== Task description ==
Reproduce the passage of the coronavirus vaccine article below that lies between "Genomic analysis of" and "the licensed vaccines.", inclusive.

== Document section ==
==*==

UK vaccine development company ConserV Bioscience Limited (CBL) and Lawrence Livermore National Laboratory (LLNL) have agreed to collaborate on the development of a broad-spectrum or “universal” coronavirus vaccine.
This collaboration brings together CBL’s expertise in identifying antigens and LLNL’s nanolipoprotein delivery system. The vaccine has been designed to provide broad-spectrum protection against coronavirus pathogens of human and animal origin, including but not limited to MERS, SARS and SARS-CoV-2 (the virus that causes COVID-19).
The vaccine construct consists of conserved immunoreactive regions from external and internal coronavirus proteins, from each virus genus, encoded in messenger RNA (mRNA). The mRNA construct will be formulated with LLNL’s propriety nanolipoprotein particle vehicle (NLP) prior to injection, allowing freeze drying of both components separately to avoid cold chain storage and transport issues.
Coronaviruses are a group of single-stranded RNA viruses that, in humans, cause respiratory tract infections and other mild to lethal effects. In December 2019, a novel strain of coronavirus, SARS-CoV-2, was identified in Wuhan, China. To date, globally, more than 86 million people have been infected by the novel virus and approximately 1.8 million people have died from the infection.
Genomic analysis of SARS-CoV-2 indicates that the virus accumulates two mutations a month and, recently, variant H69/V70 has emerged in the United Kingdom that has significant mutations in the spike protein, drastically increasing its infectivity. Another variant originated in South Africa, 501.V2, which carries a mutation in the spike protein called E484K. This mutation has been shown to reduce antibody recognition and could therefore affect the efficacy of the licensed vaccines.
In 2003, more than 8,000 people were infected by SARS-CoV and at least 770 people died from the virus causing SARS. In 2012, MERS-CoV was first identified and outbreaks emerged in 2015 and 2018. To date, approximately 2,500 people have been infected and more than 850 people have died from MERS. Considering the zoonotic nature of the coronavirus family and the demonstrated pandemic potential, a broad-spectrum vaccine is a necessary next step to protect against continued mutations of SARS-CoV-2 as well as strains that jump from other host to humans or human strains that become more virulent and pose a pandemic threat.
CBL has a pipeline of eight vaccine candidates, including a broad-spectrum flu vaccine that is ready to enter Phase III trials to assess protective efficacy and safety. It also has a novel mosquito saliva vaccine that aims to protect against all mosquito-borne diseases that is ready to enter Phase II trials to obtain preliminary information about the vaccine’s ability to produce its desired effect and to continue to assess its safety.
“We are pleased to be working with the Biosciences and Biotechnology Division at LLNL to develop our broad-spectrum coronavirus vaccine candidate,” said Kimbell Duncan, CEO of ConserV Bioscience. “We have identified regions within the proteins of the virus that are not susceptible to change and if effective, the vaccine promises to protect against a broad spectrum of current circulating coronavirus strains and future emergent ones.”
LLNL biologist Amy Rasley added: “We look forward to combining our nanolipoprotein particle technology with ConserV’s mRNA construct encoding conserved viral epitopes. We hope to advance the vaccine candidate to human trials as quickly as possible.”
Rasley’s fellow principal investigator on the project, Nicholas Fischer, noted: “Our NLP technology is very versatile, so we anticipate that we can tune our platform formulation to produce safe and effective vaccine candidates.” Other LLNL team members include Wei He, Matthew Coleman and Sandra Peters.
NLPs are water-soluble molecules that are 6 to 30 billionths of a meter in size and resemble HDL particles, which are associated with playing a role in regulating the human body’s good cholesterol. LLNL scientists are working to use this nanotechnology, also known as nanodiscs, as a delivery platform for tularemia and chlamydia vaccines that are under development.

==*==

== Supplied data ==
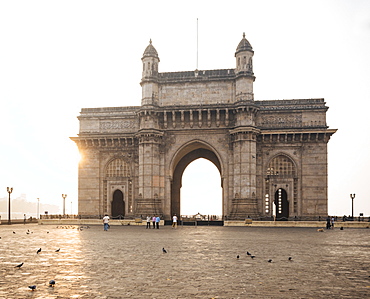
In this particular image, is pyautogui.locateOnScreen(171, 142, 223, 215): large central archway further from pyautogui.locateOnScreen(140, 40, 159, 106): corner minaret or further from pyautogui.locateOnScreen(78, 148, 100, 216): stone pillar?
pyautogui.locateOnScreen(78, 148, 100, 216): stone pillar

==*==

== Output for this task ==
Genomic analysis of SARS-CoV-2 indicates that the virus accumulates two mutations a month and, recently, variant H69/V70 has emerged in the United Kingdom that has significant mutations in the spike protein, drastically increasing its infectivity. Another variant originated in South Africa, 501.V2, which carries a mutation in the spike protein called E484K. This mutation has been shown to reduce antibody recognition and could therefore affect the efficacy of the licensed vaccines.